Khare draws on past experience at Alibaba Group, noting that swift, transparent responses can even strengthen stakeholder relationships:

“During my time as comms manager with Alibaba Group back in 2015, we reacted very swiftly to one such query by the government. As we were working for a Chinese company, not only did we resolve the queries by the government, but we also strengthened our relationship with the Indian government better than other Chinese companies in the region.”

Focus on systems, not individuals

The founder of The Gist stresses that credibility is about leadership and systems, not a single spokesperson.

“What is presented publicly reflects leadership and processes, not an individual. There needs to be visible accountability from the top, a clear acknowledgement of where validation fell short, and concrete steps to strengthen how innovation is vetted," says Nayak.

"AI is a space where hype can outpace substance, so credibility is fragile. Calm, factual, process-driven responses with stronger guardrails help shift the narrative from embarrassment to course correction and rebuild trust.” 

Act fast, be factual, close the story

Tanushree Bhatia, a strategic communications consultant and former communications lead at MICA, emphasises speed and clarity.

“When credibility is questioned, the responsibility ultimately rests with the institution. The first response should be to own it fully, with no defensive statements and no blame-shifting. Immediate factual clarity, acknowledgement of the lapse, and visible corrective action set the tone and prevent the story from drifting. Timely leadership ownership is key.”

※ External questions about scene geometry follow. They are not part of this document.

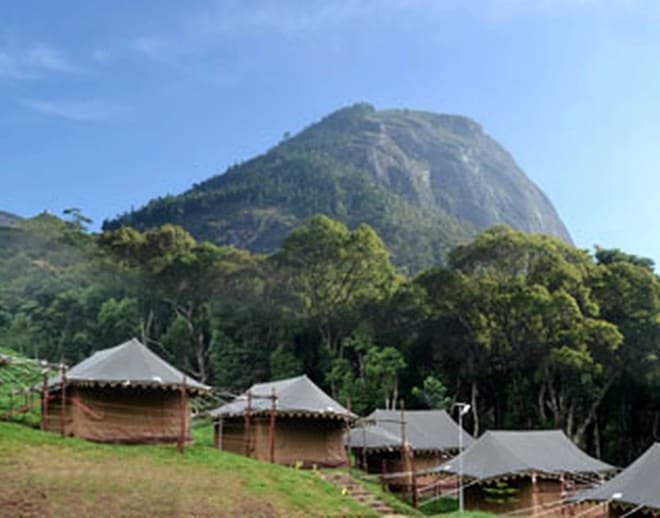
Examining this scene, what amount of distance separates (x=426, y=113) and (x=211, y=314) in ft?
520

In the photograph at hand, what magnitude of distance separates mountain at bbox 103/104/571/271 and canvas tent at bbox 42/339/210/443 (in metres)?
58.8

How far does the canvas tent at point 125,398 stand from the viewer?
Result: 23.1 meters

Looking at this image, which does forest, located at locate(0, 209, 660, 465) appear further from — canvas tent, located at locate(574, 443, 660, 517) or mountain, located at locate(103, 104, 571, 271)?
mountain, located at locate(103, 104, 571, 271)

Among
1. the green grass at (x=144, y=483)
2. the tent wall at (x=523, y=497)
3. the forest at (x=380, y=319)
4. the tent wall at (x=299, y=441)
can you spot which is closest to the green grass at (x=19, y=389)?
the green grass at (x=144, y=483)

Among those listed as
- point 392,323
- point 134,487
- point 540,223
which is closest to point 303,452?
point 134,487

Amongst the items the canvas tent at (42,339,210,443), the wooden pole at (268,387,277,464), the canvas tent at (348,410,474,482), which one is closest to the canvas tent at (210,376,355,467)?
the wooden pole at (268,387,277,464)

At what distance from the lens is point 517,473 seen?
2622 centimetres

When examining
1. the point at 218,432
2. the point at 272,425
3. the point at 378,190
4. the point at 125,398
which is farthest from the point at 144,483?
the point at 378,190

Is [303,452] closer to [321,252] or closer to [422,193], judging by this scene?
[321,252]

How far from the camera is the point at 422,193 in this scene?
139625mm

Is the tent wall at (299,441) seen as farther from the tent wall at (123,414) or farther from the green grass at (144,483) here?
the green grass at (144,483)

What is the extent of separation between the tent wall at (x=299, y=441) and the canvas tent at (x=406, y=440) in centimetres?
→ 294

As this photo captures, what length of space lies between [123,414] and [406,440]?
13.2 meters

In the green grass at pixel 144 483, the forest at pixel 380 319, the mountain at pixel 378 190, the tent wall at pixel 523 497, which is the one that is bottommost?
the tent wall at pixel 523 497
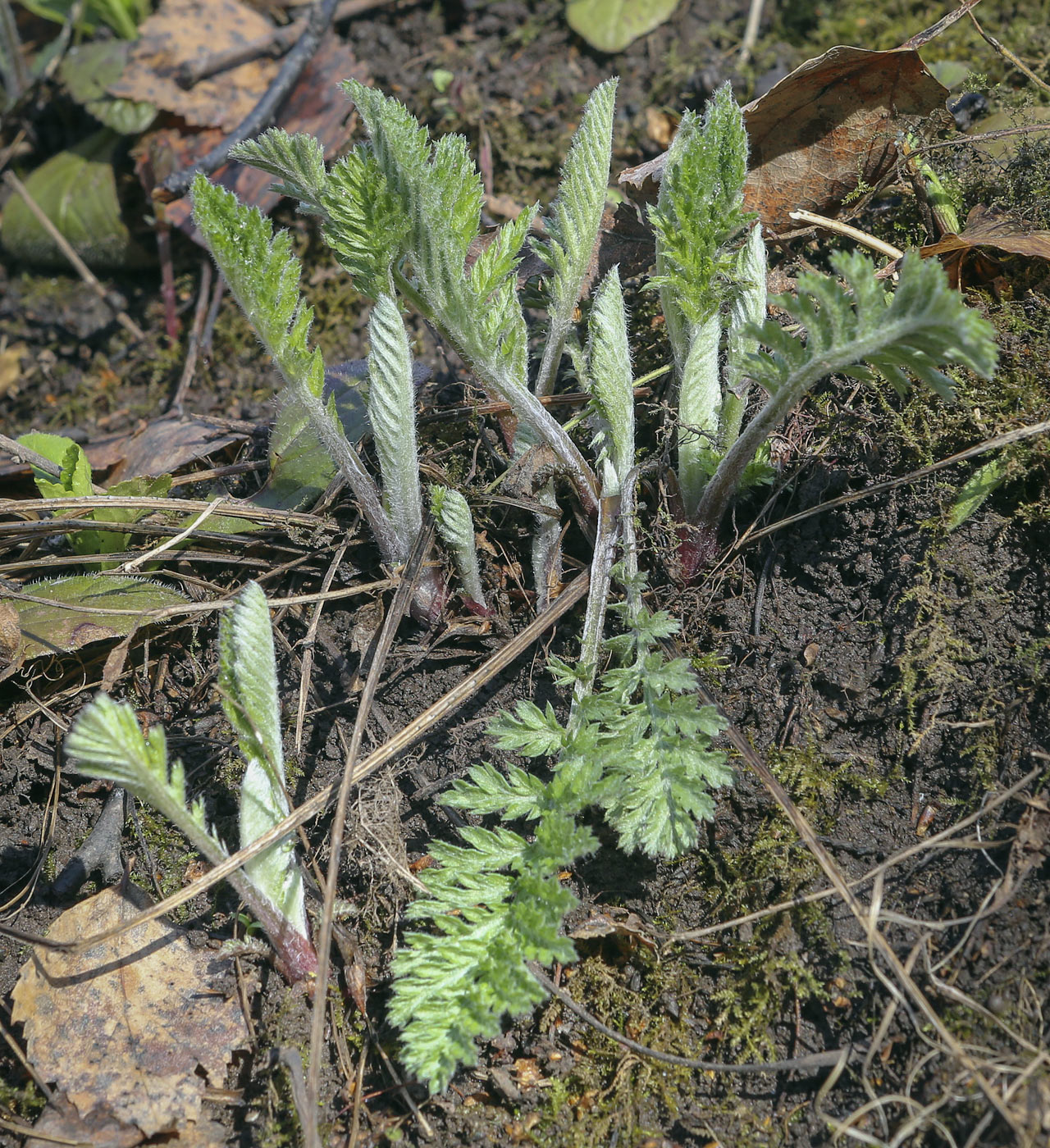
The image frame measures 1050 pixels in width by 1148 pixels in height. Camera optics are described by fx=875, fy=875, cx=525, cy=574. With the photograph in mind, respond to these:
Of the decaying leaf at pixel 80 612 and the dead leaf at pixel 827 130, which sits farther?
the dead leaf at pixel 827 130

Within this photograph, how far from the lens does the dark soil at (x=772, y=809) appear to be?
74.8 inches

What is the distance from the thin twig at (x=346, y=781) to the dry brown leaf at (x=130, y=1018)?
27 cm

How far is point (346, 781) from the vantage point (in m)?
2.11

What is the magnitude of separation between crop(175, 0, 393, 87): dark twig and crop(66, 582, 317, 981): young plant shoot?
3212mm

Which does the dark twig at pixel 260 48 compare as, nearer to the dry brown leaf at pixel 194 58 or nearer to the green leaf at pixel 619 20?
the dry brown leaf at pixel 194 58

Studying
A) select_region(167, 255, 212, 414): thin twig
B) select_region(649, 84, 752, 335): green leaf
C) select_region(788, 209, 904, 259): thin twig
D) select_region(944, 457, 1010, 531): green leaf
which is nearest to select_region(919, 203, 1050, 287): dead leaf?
select_region(788, 209, 904, 259): thin twig

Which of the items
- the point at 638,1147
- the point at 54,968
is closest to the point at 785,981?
the point at 638,1147

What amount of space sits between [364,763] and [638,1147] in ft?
3.45

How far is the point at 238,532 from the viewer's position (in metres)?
2.64

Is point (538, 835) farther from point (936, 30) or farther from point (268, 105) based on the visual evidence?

Takeaways for institutions

For Galgotias University, the incident is less about a single robot dog and more about process and perception. In an era where innovation is showcased in public, every statement is scrutinised, and the line between enthusiasm and misrepresentation is thin.

As these experts make clear, credibility hinges on leadership, speed, transparency, and accountability. In sectors like AI, already a space where hype can easily outpace substance, the lesson is simple: attention may capture eyeballs, but trust sustains it.